Como funcionam os ciclos de sono
O que são os quatro estágios do sono, como os ciclos mudam ao longo de um período de sono e por que 90 minutos são uma média, não uma regra.
Vera
Se você já leu que um ciclo de sono dura exatamente 90 minutos, ou que são necessários exatamente cinco ciclos para acordar com disposição, a realidade é mais flexível. O sono avança em ciclos, mas a duração deles varia, assim como a quantidade de sono de que cada pessoa precisa. Entender a estrutura é mais útil do que se prender aos números exatos.
O que é um ciclo de sono
Um período de sono é formado por ciclos que se repetem. Cada ciclo passa por uma sequência de estágios: três estágios de sono não REM e um de sono REM:
- N1 é a transição breve entre a vigília e o sono, geralmente com poucos minutos de duração.

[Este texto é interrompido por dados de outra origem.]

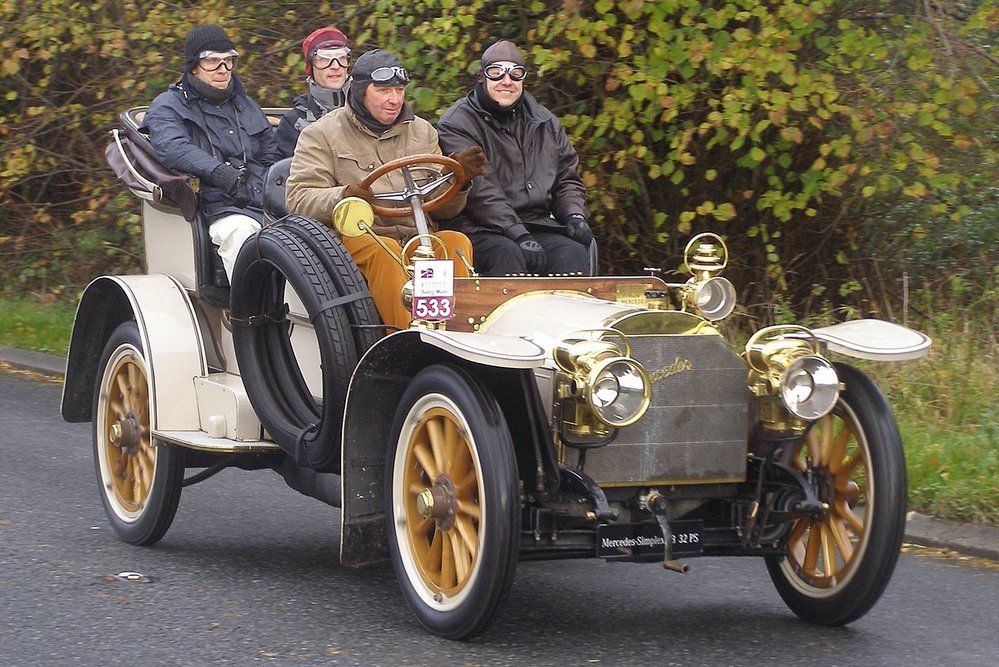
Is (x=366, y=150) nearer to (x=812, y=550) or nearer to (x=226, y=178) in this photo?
(x=226, y=178)

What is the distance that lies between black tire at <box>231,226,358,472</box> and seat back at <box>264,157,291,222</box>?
0.54 meters

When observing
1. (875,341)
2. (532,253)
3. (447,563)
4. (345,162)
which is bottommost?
(447,563)

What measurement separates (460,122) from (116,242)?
8087mm

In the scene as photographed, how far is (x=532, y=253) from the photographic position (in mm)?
6246

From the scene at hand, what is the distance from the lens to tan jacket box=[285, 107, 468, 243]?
5.94 metres

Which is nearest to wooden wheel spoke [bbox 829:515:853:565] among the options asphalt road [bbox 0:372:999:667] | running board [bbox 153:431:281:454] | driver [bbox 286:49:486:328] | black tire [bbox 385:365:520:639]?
asphalt road [bbox 0:372:999:667]

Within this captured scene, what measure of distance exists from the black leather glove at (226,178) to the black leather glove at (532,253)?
1.31m

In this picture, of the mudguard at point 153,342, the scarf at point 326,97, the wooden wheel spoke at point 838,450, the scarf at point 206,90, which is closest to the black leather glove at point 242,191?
the mudguard at point 153,342

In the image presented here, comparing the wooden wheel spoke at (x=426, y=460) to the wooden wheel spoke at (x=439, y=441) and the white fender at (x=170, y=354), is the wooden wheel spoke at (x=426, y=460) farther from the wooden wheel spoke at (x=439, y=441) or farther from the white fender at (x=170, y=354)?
the white fender at (x=170, y=354)

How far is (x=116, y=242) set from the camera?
1388cm

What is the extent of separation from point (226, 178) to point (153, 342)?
2.83ft

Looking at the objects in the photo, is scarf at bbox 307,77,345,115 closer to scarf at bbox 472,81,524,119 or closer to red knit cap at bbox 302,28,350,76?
red knit cap at bbox 302,28,350,76

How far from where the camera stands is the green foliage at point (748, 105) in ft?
29.6

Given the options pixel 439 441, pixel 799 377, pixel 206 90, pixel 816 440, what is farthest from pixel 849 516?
pixel 206 90
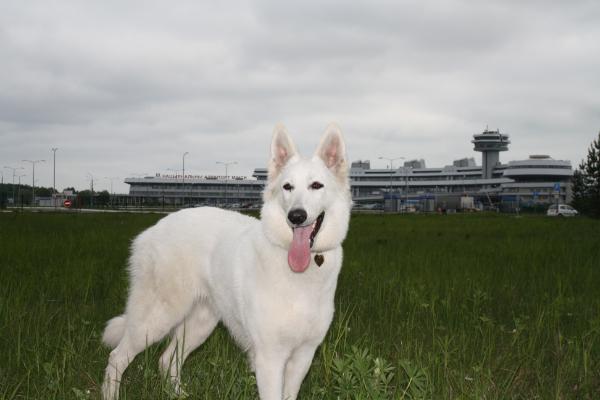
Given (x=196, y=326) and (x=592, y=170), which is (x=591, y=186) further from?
(x=196, y=326)

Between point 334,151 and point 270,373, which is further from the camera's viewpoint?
point 334,151

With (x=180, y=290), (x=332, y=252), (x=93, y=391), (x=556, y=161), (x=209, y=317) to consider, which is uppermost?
(x=556, y=161)

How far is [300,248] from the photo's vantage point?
4.51 metres

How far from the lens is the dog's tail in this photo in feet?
18.6

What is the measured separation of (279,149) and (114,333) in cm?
260

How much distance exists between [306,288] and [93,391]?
2322 millimetres

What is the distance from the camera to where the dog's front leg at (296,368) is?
4.60m

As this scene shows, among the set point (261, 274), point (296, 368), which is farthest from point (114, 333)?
point (296, 368)

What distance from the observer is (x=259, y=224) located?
5.14m

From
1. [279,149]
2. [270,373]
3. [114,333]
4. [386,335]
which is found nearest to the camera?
[270,373]

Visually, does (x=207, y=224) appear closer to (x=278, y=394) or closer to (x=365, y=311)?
(x=278, y=394)

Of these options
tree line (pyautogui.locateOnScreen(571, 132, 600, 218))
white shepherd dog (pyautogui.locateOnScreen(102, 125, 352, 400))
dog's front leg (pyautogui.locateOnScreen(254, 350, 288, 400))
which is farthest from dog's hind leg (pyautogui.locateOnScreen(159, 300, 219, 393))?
tree line (pyautogui.locateOnScreen(571, 132, 600, 218))

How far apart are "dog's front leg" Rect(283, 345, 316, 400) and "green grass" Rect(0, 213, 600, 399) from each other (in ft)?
0.70

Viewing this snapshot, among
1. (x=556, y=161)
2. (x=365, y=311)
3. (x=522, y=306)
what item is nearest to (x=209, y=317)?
(x=365, y=311)
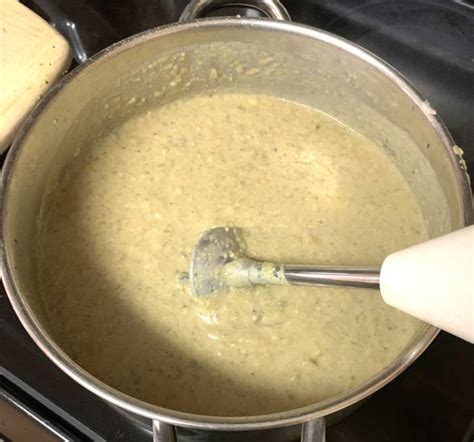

- N2 é o sono leve e costuma ocupar a maior parte de um período de sono.
- N3 é o sono profundo, também chamado de sono de ondas lentas. Esse estágio está associado à recuperação física, incluindo reparação de tecidos, crescimento de ossos e músculos e funcionamento do sistema imunológico (NCBI Bookshelf).
- Durante o sono REM, a atividade cerebral se aproxima mais da vigília, os olhos se movem rapidamente atrás das pálpebras fechadas e a maior parte dos músculos grandes perde temporariamente o tônus (NHLBI).
O padrão formado por esses estágios compõe a arquitetura do sono. Eles se repetem, mas não mantêm as mesmas proporções em todos os ciclos.
Os 90 minutos de que você já ouviu falar
Um ciclo típico dura, em média, cerca de 90 minutos, e um período completo de sono costuma ter de quatro a seis ciclos. É daí que vem o número tão citado, mas a variação recebe menos atenção: os ciclos reais muitas vezes duram de 70 a 120 minutos e não são todos iguais. O primeiro costuma ser o mais curto, enquanto os seguintes tendem a durar mais.
A composição de cada ciclo também muda. O sono profundo se concentra no início de um episódio de sono, enquanto os períodos de REM geralmente ficam mais longos conforme o sono continua. O sono de ondas lentas é impulsionado principalmente pela pressão que se acumula durante a vigília, enquanto o sono REM é mais influenciado pelo ritmo circadiano (Circadian System, Sleep and Endocrinology). Essa diferença importa para quem dorme durante o dia ou muda de horário: o equilíbrio entre os estágios depende tanto da duração do sono quanto do relógio interno, não apenas da hora do dia.
Assim, quando uma calculadora de sono sugere horários para acordar em intervalos de 90 minutos, considere esse número uma média de planejamento. A conta é um ponto de partida, e os ciclos podem ser mais curtos ou mais longos em qualquer período de sono.
O que cada estágio parece fazer
Todos os estágios parecem contribuir. O sono profundo está associado à recuperação física, e o sono REM está ligado à memória, à aprendizagem e à criatividade. O N2 ocupa a maior parte do sono. Essas funções se sobrepõem, e pesquisadores ainda estudam o papel exato de cada estágio.
Quando um período de sono termina cedo, é mais provável perder os ciclos posteriores, mais ricos em REM. O efeito ainda depende do ritmo circadiano e da pressão do sono acumulada, então uma regra como "dormir mais tarde sempre reduz o sono profundo" simplifica demais. Tanto o horário quanto a duração do sono fazem diferença.
De quanto sono você realmente precisa
É comum supor que todas as pessoas precisam de oito horas. O CDC recomenda sete horas ou mais por dia para adultos de 18 a 60 anos, com orientações diferentes para outras idades. As necessidades individuais ainda variam, e oito horas são uma referência conhecida, não uma meta fixa.
O sleepytime usa ciclos de 90 minutos como um modelo simples de planejamento. Acordar durante o sono profundo pode contribuir para a inércia do sono, mas a calculadora não mede os estágios reais e não consegue prever uma janela exata de sono leve. Dê prioridade a uma duração total de sono suficiente; depois, use os horários sugeridos como estimativas e observe, ao longo do tempo, quais despertares parecem mais fáceis.